▸ GOAL OF THE EXERCISE
Using the records below, give again exactly the lines from the line that contains "四月股票長線投資展望，策略與建議" through the line that contains "Book cover for", both ends included, and only those.

▸ EXTRACTED ENTRIES
[Start of section]
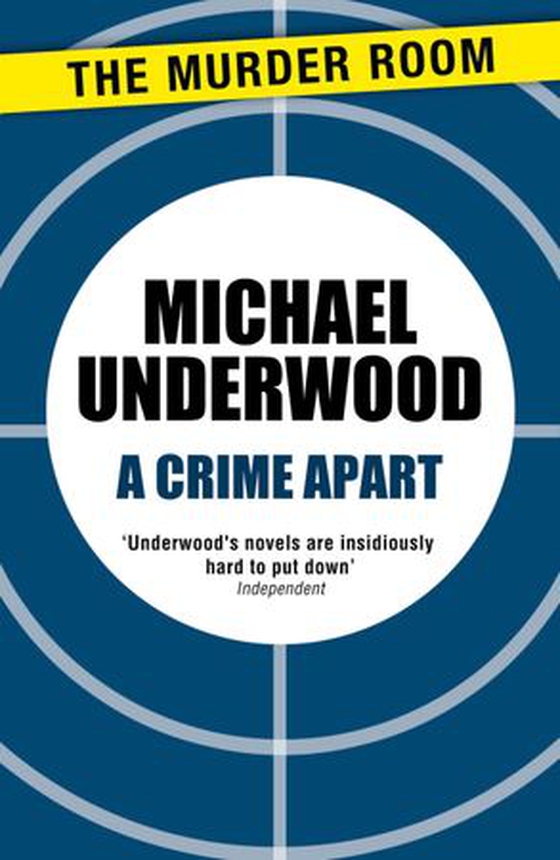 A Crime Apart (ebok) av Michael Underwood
[End of section]
[Start of section]
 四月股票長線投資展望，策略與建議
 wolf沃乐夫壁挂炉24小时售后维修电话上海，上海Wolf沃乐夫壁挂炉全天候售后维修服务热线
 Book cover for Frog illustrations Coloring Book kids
[End of section]
▸ EXPECTED OUTPUT
 四月股票長線投資展望，策略與建議
 wolf沃乐夫壁挂炉24小时售后维修电话上海，上海Wolf沃乐夫壁挂炉全天候售后维修服务热线
 Book cover for Frog illustrations Coloring Book kids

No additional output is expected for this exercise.